Companies will get serious about delivering a Connected Digital Experience. I introduced this game-changing concept in September. As increasingly more companies adopt our Release 11.5 contact center solutions, their Connected Digital Experience is becoming a reality. With it, they can now deliver contextual, continuous, and capability-rich customer journeys. Have you taken the time to view your business from your customers’ perspective? I encourage you to try. Then consider how a Connected Digital Experience will delight your customers and differentiate you from competitors.
Chief Digital Officers will be more involved in customer-care decisions. Digital transformation has become a driving principal for companies of all sizes, and many businesses now have a Chief Digital Officer. Any holistic digital strategy must include customer care. CDOs recognize that customer care can be an organization’s strongest differentiator, which is a basis for my prediction about connected digital experiences.

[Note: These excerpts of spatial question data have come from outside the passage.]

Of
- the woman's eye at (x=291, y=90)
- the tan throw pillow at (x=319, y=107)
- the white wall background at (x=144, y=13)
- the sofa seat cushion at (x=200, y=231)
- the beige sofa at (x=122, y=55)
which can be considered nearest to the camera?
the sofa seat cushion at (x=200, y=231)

There will be a strong uptake in secure cloud applications for customer care. Direct contact between customers and agents continues to be more and more critical. When a customer calls, does your agent have everything needed to help? Including a history of previous interactions and insight from analytics? Cross-channel and multi-application integrations are best done in the cloud but must be secure. One security breach is too many. And cloud applications have to be usable as well as secure. Applications that have to punch holes through firewalls can be too cumbersome. There are better ways. The security key management in Cisco’s Context Service lets you securely track your interactions with customers, across time and channels.
Customer care will extend further beyond the contact center. You don’t have to confine customer service to traditional contact centers. It doesn’t even have to involve agents. Business collaboration suites like Cisco Spark enable informal, automated team care with bots like Cisco Spark Care Assistant. If you’re using Spark, I encourage you to give it a try – especially because it’s free to Spark Message users.
Uncertainty will drive businesses to reassess strategic contact center suppliers. We’re all aware of the recent history of churn among key players in the contact center industry. And that churn is continuing. The typical pattern is that risk-averse companies diversify their platform choices early. Then, if one vendor begins to look risky, they quickly reconsolidate on a trusted vendor in a controlled manner. We might call these companies “early adopters” of risk mitigation.
Other companies wait longer before migrating from at-risk platforms or vendors. Although this can make business sense, it can also greatly increase the difficulty and costs of the eventual migration. We saw this with Nortel in 2009, Aspect in 2016, and now with Avaya.
The kind of questions to ask during these times are:
- Will support for existing hardware continue?
- Will maintenance costs rise?
- What about innovation? Is there a roadmap?
- How can an unstable vendor transform how businesses care for their own customers?
Whether you consider yourself an early or late adopter, be sure to ask yourself these questions if one of your strategic vendors is looking risky!
Our industry is constantly changing, from customer behavior to the technologies we have to address it to the vendors that offer solutions.
As you look toward 2017 and beyond, what changes do you see? Let me know. Post your own predictions in the comments section.
The content rich journey enablement needs to embrace the workforce experience as much as the customer experience. Companies will need the enablement for customers to pick their choices and have companies understand and embrace their customer choices.
Chris Botting replies: Thank you, Roxanne. Cisco also views the workforce experience as being critical to the content-rich customer journey. We believe one key enabler of the workforce experience is having an open, web-based desktop that gives agents everything they need from a customizable “cockpit.”
It is inevitable that the core of contact center functionality (contact routing and treatment and management) will migrate from the contact center to become a powerful mainstream tool of the knowledge worker. Knowledge workers being given the means of managing interactions, tasks and scheduling with individuals, groups, and machines internal or external to the enterprise represents the next iteration of human productivity.
The introduction of the next generation of intelligent edge processing and wearable tech will exacerbate the creation of this next market. Cisco dominance in understanding people and systems interaction at all levels will be the base upon which this next generation of transformational interaction platforms will be built.